Find "At what distance" in the data below; transcribe the line it appears on and each line after it, exactly, to the end, and nothing else.
^^^^^^^^
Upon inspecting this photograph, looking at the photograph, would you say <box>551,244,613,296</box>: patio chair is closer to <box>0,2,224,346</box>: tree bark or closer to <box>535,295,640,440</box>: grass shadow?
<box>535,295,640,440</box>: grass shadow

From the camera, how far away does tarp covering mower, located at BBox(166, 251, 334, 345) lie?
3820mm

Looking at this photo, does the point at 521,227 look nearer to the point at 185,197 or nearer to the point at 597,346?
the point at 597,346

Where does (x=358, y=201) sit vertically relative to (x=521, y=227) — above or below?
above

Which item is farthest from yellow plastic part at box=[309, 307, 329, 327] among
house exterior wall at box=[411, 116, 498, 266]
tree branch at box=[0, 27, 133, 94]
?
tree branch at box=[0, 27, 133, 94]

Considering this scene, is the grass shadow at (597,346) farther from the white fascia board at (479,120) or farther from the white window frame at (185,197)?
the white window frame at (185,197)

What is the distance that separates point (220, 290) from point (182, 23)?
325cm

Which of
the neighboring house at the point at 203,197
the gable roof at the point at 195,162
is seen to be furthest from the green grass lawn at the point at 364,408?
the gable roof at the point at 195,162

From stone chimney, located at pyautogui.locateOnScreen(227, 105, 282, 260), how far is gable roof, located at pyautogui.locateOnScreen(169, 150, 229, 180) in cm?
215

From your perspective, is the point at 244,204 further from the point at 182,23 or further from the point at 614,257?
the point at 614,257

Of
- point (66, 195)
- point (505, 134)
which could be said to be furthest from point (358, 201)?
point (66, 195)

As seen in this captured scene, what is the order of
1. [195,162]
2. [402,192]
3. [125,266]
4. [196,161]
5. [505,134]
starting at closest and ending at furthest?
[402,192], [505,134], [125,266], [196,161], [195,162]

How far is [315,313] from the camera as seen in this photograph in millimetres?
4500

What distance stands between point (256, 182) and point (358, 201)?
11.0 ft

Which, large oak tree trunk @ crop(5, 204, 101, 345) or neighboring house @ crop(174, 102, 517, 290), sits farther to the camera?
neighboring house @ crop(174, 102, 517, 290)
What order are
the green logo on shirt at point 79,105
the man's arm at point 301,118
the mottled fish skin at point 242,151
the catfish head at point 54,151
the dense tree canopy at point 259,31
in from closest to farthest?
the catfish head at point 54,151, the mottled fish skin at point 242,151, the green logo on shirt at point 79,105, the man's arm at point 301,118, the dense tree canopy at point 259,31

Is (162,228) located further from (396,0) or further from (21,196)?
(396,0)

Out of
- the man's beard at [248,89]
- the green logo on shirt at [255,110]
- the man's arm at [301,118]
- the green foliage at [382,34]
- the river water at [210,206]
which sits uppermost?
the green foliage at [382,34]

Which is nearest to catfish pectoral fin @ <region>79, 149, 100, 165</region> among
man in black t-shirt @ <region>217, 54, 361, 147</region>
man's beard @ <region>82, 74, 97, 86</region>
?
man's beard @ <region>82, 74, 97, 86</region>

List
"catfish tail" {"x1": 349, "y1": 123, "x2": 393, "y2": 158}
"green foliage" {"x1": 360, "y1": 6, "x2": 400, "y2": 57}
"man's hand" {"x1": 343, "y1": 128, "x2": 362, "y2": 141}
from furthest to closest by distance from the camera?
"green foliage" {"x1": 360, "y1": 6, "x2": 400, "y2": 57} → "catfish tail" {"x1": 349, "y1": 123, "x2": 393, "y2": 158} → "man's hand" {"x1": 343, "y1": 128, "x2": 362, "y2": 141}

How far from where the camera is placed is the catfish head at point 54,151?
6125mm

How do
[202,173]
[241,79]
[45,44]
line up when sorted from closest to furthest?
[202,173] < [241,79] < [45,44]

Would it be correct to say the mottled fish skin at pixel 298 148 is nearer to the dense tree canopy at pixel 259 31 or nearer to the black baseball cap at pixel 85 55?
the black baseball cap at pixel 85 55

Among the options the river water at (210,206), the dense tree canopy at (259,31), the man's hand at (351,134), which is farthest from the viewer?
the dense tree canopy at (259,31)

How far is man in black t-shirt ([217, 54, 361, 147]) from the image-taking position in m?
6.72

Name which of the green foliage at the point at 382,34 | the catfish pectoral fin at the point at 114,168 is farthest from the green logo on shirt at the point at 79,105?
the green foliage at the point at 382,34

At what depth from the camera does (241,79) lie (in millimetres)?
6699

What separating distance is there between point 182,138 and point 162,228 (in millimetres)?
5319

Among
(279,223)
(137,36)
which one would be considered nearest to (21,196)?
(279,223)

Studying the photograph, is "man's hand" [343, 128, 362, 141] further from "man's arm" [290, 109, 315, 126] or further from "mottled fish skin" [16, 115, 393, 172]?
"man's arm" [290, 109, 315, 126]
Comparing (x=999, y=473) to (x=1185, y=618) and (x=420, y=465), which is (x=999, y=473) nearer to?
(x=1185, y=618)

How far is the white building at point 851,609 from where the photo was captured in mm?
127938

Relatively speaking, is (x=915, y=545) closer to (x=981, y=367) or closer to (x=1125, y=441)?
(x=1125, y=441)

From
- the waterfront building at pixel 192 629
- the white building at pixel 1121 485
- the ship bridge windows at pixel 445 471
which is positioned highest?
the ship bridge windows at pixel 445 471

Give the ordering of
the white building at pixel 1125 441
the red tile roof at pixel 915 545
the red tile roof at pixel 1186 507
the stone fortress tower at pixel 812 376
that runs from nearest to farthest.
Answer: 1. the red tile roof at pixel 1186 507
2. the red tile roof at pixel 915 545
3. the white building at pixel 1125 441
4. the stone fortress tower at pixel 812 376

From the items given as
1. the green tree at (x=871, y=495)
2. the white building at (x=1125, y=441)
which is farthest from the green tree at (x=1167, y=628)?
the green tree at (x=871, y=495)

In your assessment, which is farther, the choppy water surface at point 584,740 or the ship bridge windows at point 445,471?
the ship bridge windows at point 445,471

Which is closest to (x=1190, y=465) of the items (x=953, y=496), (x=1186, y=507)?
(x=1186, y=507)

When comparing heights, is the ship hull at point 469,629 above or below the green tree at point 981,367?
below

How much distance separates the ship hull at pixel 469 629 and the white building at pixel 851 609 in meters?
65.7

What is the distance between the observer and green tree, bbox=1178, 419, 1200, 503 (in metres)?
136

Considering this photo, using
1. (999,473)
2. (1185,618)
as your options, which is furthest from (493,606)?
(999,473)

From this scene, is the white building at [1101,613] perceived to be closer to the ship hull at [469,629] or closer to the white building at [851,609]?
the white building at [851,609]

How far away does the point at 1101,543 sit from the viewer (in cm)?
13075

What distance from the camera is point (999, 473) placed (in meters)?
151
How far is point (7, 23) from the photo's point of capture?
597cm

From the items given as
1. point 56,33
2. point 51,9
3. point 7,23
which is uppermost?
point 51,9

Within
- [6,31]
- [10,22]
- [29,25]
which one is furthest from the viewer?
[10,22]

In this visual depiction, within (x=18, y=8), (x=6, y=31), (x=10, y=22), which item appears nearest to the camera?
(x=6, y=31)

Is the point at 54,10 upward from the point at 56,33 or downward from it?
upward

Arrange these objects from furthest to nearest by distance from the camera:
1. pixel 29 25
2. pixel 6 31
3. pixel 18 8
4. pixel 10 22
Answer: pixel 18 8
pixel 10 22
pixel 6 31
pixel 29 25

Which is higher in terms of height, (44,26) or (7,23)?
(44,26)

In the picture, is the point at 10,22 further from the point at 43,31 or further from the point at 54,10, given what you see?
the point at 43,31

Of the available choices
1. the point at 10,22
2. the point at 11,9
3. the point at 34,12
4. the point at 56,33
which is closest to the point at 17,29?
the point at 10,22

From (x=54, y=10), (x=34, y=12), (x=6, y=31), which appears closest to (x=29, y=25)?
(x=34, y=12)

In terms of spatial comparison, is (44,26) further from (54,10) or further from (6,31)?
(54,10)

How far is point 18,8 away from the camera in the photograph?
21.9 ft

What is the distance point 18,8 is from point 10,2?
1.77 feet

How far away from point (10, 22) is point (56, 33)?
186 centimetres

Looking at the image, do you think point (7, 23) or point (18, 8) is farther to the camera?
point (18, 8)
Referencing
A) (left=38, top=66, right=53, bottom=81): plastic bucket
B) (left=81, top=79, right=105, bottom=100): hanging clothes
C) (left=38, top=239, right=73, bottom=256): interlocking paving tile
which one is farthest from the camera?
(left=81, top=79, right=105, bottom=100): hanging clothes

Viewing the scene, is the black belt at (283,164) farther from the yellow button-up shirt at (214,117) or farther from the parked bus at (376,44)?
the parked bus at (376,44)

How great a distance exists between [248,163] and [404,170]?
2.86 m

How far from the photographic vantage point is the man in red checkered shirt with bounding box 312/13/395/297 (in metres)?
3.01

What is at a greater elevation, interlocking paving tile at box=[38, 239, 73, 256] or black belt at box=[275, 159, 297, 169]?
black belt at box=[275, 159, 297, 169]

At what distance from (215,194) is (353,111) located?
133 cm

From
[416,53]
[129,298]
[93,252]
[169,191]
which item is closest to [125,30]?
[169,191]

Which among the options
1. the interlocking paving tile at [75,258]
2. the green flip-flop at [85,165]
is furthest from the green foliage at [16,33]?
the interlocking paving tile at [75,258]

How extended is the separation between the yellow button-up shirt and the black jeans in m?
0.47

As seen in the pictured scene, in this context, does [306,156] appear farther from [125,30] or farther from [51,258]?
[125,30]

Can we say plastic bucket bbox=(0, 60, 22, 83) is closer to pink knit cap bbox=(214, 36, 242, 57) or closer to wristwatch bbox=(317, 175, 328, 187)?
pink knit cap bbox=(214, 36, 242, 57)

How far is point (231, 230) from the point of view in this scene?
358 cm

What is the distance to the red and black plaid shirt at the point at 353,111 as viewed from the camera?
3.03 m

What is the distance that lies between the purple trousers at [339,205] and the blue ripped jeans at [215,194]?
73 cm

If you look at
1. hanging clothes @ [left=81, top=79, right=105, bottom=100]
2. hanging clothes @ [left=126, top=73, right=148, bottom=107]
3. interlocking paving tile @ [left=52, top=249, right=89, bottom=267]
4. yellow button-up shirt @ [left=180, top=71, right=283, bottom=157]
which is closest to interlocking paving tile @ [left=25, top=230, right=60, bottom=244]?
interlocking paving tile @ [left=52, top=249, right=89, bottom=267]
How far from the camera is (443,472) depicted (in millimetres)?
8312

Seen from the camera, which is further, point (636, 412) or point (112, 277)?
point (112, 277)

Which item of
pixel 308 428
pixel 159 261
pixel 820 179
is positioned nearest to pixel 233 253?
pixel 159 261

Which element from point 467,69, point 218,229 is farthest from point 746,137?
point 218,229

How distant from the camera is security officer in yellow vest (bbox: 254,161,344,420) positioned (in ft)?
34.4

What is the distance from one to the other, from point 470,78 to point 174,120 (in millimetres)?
^^^^^^^^
Answer to this exercise:
At what distance from (215,194) is (353,111) located?
133 cm

From
[416,53]
[129,298]
[93,252]
[169,191]
which item is closest to [125,30]?
[169,191]

Which among the options
1. the interlocking paving tile at [75,258]
2. the green flip-flop at [85,165]
is furthest from the green foliage at [16,33]?
the interlocking paving tile at [75,258]

How extended is the separation between the yellow button-up shirt and the black jeans in m?
0.47

As seen in the pictured scene, in this context, does [306,156] appear farther from [125,30] or farther from [51,258]?
[125,30]

Can we say plastic bucket bbox=(0, 60, 22, 83) is closer to pink knit cap bbox=(214, 36, 242, 57) or closer to wristwatch bbox=(317, 175, 328, 187)?
pink knit cap bbox=(214, 36, 242, 57)

How far is point (231, 230) from the point of view in this scene?
358 cm

What is the distance to the red and black plaid shirt at the point at 353,111 as viewed from the camera?
3.03 m

What is the distance that lies between the purple trousers at [339,205] and the blue ripped jeans at [215,194]?
73 cm

If you look at
1. hanging clothes @ [left=81, top=79, right=105, bottom=100]
2. hanging clothes @ [left=126, top=73, right=148, bottom=107]
3. interlocking paving tile @ [left=52, top=249, right=89, bottom=267]
4. yellow button-up shirt @ [left=180, top=71, right=283, bottom=157]
which is closest to interlocking paving tile @ [left=25, top=230, right=60, bottom=244]?
interlocking paving tile @ [left=52, top=249, right=89, bottom=267]
How far from the camera is (443,472) depicted (in millimetres)?
8312

Seen from the camera, which is further, point (636, 412) or point (112, 277)?
point (112, 277)

Which item of
pixel 308 428
pixel 159 261
pixel 820 179
is positioned nearest to pixel 233 253?
pixel 159 261

Which element from point 467,69, point 218,229 is farthest from point 746,137?
point 218,229

How distant from the camera is security officer in yellow vest (bbox: 254,161,344,420) positioned (in ft)?
34.4

What is the distance from one to the other, from point 470,78 to point 174,120 (in millimetres)?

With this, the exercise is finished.